God has shown us a good example of managing expectations. Often, we run into problems when our expectations are not clearly defined, managed and explained.
For instance, a friend in our Marriage & Family class made the comment about an ongoing conversation with his wife:
She says: “After all these years, I don’t know why you don’t realize what I want.”
He says: “Honey, after all these years I don’t know why you still haven’t realized I can’t read your mind.”
Sound familiar? This was in response to a comment I made, based on my experience with unmet expectations:
“Some of our greatest marriage arguments have come about from frustration that my spouse did not respond correctly to desires that I never actually expressed.“
That is the biggest trick to not be disappointed by unmet expectations in ourselves and others: Define them. If I am disappointed in myself or others because of an unmet expectation that has not been defined and communicated, then I am not playing fair, and am on a sure path to frustration.
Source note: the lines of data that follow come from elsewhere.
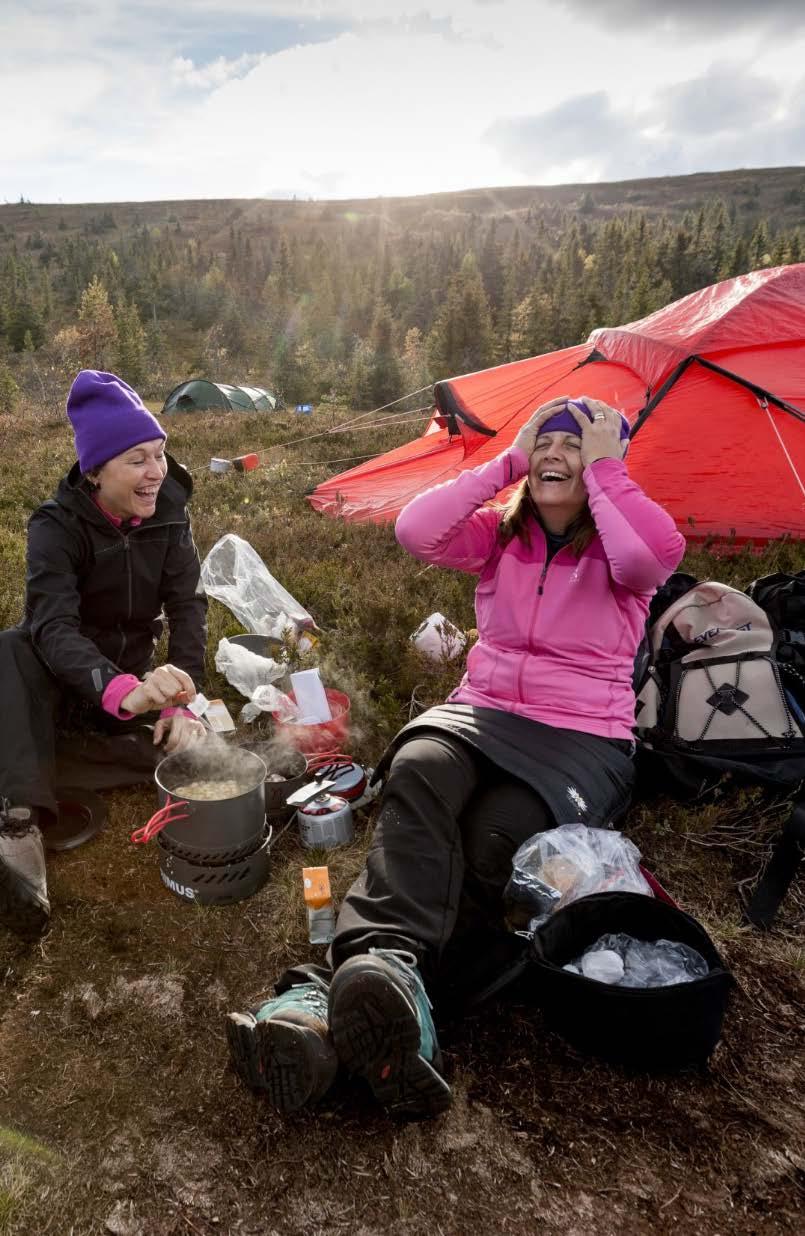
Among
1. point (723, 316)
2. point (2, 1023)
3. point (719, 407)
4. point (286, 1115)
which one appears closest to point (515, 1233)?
point (286, 1115)

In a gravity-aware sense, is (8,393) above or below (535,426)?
below

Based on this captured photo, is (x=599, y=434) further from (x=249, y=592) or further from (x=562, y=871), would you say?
(x=249, y=592)

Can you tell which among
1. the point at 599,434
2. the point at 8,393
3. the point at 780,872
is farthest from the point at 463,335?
the point at 780,872

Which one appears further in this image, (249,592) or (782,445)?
(782,445)

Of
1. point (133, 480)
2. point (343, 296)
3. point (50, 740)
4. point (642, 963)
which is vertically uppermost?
point (343, 296)

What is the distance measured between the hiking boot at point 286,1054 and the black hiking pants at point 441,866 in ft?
0.75

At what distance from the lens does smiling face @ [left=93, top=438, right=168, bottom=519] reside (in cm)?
305

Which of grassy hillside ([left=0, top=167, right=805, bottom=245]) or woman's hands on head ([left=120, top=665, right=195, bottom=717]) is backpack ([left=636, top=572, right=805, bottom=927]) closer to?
woman's hands on head ([left=120, top=665, right=195, bottom=717])

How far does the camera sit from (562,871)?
2334mm

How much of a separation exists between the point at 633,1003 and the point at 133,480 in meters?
2.62

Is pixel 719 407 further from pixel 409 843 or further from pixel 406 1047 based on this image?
pixel 406 1047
Sometimes we find ourselves playing a twisted little game of “let’s see if they will do what I want them to do without me saying anything.” For example: I wish my son would wheel the trashcans back from the curb after trash day. So I watch every week to see if he takes the initiative to get it down. He doesn’t, and I am disappointed in him for it.
See how unfair that is? I am expecting him to read my mind, and then holding it against him for not being psychic. Unkind.
The solution is to lay out what the expectation is: “Son, you are now in charge of the trashcans each week.” Then we have a basis to gauge success or failure.
It can apply to ourselves as well. I find myself being disappointed that I didn’t accomplish some of the things I wanted to get done during my sabbatical, yet when I look a little closer, I know that I set myself up for failure by not clearly defining goals that I hope to achieve. As you have probably heard, “A goal unwritten is merely a wish.”
Regarding my expectations for what MMM and my Social Media presence will look like now that I’m back: I haven’t figured that out yet. (Insert smiley-face emoji here.) I haven’t established my own expectations. I’m not sure when or how often I am going to post. I don’t know when or if I will be continuing with “Sunday Night Check In.” But, rest assured, I’ll let you know when I know.
As for your expectations for MMM – I hope you don’t have any, because any expectations that you might have are merely conjured up on your end.
Expectations are good and necessary things. They help us focus our lives, they help propel us forward. They help us train and lead those dependent on us. We need to have expectations for ourselves and others – but those expectations must be clearly defined and communicated. If everyone is on board, then it becomes realistic – else we are just setting ourselves up for failure and disappointment.
I need to get this posted, hop in the shower and get ready for church. I’ll try and steer clear of the chalkboard.
Have a great Sabbath – it is nice to be back.